Emma K. Rautenberg, Yassin Hamzaoui, Dawn K. Coletta

Research output: Contribution to journalReview articlepeer-review

Abstract

Type 2 diabetes (T2D) and obesity are two of the most challenging public health problems of our time. Therefore, understanding the molecular mechanisms that contribute to these complex metabolic disorders is essential. An underlying pathophysiological condition of T2D and obesity is insulin resistance (IR), a reduced biological response to insulin in peripheral tissues such as the liver, adipose tissue, and skeletal muscle.
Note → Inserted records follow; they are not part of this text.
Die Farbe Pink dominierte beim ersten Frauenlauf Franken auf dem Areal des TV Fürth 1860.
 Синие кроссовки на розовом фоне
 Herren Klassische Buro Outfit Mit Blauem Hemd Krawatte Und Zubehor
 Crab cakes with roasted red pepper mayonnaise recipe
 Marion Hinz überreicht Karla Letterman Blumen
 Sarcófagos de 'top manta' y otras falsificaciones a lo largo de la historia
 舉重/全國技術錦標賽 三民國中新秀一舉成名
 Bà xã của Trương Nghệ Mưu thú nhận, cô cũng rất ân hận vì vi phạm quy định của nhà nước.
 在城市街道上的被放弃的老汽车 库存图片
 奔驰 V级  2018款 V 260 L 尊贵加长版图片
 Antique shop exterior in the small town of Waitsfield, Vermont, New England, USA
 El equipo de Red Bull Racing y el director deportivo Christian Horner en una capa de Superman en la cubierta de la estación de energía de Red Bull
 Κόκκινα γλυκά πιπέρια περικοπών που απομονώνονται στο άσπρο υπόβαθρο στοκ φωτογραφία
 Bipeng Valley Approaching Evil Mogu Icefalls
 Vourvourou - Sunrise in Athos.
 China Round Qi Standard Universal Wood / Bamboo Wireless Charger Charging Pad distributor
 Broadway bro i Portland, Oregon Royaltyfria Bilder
Many factors contribute to IR, including lifestyle variables such as a high-fat diet and physical inactivity, genetics, and impaired mitochondrial function. It is well established that impaired mitochondria structure and function occur in insulin-resistant skeletal muscle volunteers with T2D or obesity. Therefore, it could be hypothesized that the mitochondrial abnormalities are due to epigenetic regulation of mitochondrial and nuclear-encoded genes that code for mitochondrial structure and function. In this review, we describe the normal function and structure of mitochondria and highlight some of the key studies that demonstrate mitochondrial abnormalities in skeletal muscle of volunteers with T2D and obesity. Additionally, we describe epigenetic modifications in the context of IR and mitochondrial abnormalities, emphasizing mitochondria DNA (mtDNA) methylation, an emerging area of research.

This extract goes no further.